6. L'arrêté cite, outre l'identité de l'intéressé, ses date et lieu de naissance, ainsi que sa nationalité, les conditions de son entrée déclarée sur le territoire français, les circonstances qu'il est marié avec une personne également en situation irrégulière et père de deux enfants, qu'il n'allègue pas être exposé à des peines ou traitements contraires à la convention européenne de sauvegarde des droits de l'homme et des libertés fondamentales en cas de retour dans son pays d'origine où il ne justifie pas être dépourvu d'attaches familiales, qu'il n'a pas sollicité la délivrance d'un titre de séjour, qu'il a été interpellé le 25 septembre 2023, et qu'il ne présente pas de garanties de représentation suffisantes, en l'absence d'un passeport en cours de validité et d'une preuve de sa domiciliation sur Marseille, enfin l'absence de circonstances humanitaires. Reprenant une partie des motifs déjà énoncés, l'arrêté présente également une motivation spécifique concernant l'interdiction de retour sur le territoire et sa durée évoquées par l'article L. 612-10 du code de l'entrée et du séjour des étrangers et du droit d'asile. Alors que le préfet n'avait pas à mentionner l'ensemble des éléments caractérisant la situation personnelle de l'intéressé, ces énoncés, quand bien même certains seraient erronés, permettent au requérant de comprendre le sens et la portée des décisions attaquées à leur seule lecture, le mettent en mesure de les discuter utilement et permettent au juge d'en contrôler les motifs. Par suite, alors que l'arrêté en litige comporte les considérations de droit qui le fondent, le moyen tiré de l'insuffisante motivation des décisions attaquées doit être écarté.
En ce qui concerne les moyens propres à l'obligation de quitter le territoire français :
7. En premier lieu, d'une part, aux termes de l'article L. 611-1 du même code " L'autorité administrative peut obliger un étranger à quitter le territoire français lorsqu'il se trouve dans les cas suivants :/ 1° L'étranger, ne pouvant justifier être entré régulièrement sur le territoire français, s'y est maintenu sans être titulaire d'un titre de séjour en cours de validité ;/2° L'étranger, entré sur le territoire français sous couvert d'un visa désormais expiré ou, n'étant pas soumis à l'obligation du visa, entré en France plus de trois mois auparavant, s'est maintenu sur le territoire français sans être titulaire d'un titre de séjour ou, le cas échéant, sans demander le renouvellement du titre de séjour temporaire ou pluriannuel qui lui a été délivré ;/ 3° L'étranger s'est vu refuser la délivrance d'un titre de séjour, le renouvellement du titre de séjour, du document provisoire délivré à l'occasion d'une demande de titre de séjour ou de l'autorisation provisoire de séjour qui lui avait été délivré ou s'est vu retirer un de ces documents ;/4° La reconnaissance de la qualité de réfugié ou le bénéfice de la protection subsidiaire a été définitivement refusé à l'étranger ou il ne bénéficie plus du droit de se maintenir sur le territoire français en application des articles L. 542-1 et L. 542-2, à moins qu'il ne soit titulaire de l'un des documents mentionnés au 3° ;/ 5° Le comportement de l'étranger qui ne réside pas régulièrement en France depuis plus de trois mois constitue une menace pour l'ordre public ;/ 6° L'étranger qui ne réside pas régulièrement en France depuis plus de trois mois a méconnu les dispositions de l'article L. 5221-5 du code du travail.// Lorsque, dans le cas prévu à l'article L. 431-2, un refus de séjour a été opposé à l'étranger, la décision portant obligation de quitter le territoire français peut être prise sur le fondement du seul 4° ".
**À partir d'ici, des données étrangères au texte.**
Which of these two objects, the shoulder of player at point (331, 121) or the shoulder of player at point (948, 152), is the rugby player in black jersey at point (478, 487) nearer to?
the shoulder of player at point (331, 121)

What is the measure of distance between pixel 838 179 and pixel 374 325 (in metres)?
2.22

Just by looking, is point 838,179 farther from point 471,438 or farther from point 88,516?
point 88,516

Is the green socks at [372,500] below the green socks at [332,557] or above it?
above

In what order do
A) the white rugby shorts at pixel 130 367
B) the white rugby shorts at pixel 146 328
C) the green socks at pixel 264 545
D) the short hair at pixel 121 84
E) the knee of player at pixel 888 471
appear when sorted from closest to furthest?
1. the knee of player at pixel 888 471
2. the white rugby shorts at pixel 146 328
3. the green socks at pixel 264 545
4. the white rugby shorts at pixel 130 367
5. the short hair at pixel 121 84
8. D'autre part, aux termes de l'article L. 431-3 du code de l'entrée et du séjour des étrangers et du droit d'asile : " La détention d'un document provisoire délivré à l'occasion d'une demande de titre de séjour, d'une attestation de demande d'asile ou d'une autorisation provisoire de séjour autorise la présence de l'étranger en France sans préjuger de la décision définitive qui sera prise au regard de son droit au séjour. Sous réserve des exceptions prévues par la loi ou les règlements, ces documents n'autorisent pas leurs titulaires à exercer une activité professionnelle ". Par ailleurs, l'article R. 431-12 du même code dispose : " L'étranger admis à souscrire une demande de délivrance ou de renouvellement de titre de séjour se voit remettre un récépissé qui autorise sa présence sur le territoire pour la durée qu'il précise. Ce document est revêtu de la signature de l'agent compétent ainsi que du timbre du service chargé, en vertu de l'article R. 431-20, de l'instruction de la demande ".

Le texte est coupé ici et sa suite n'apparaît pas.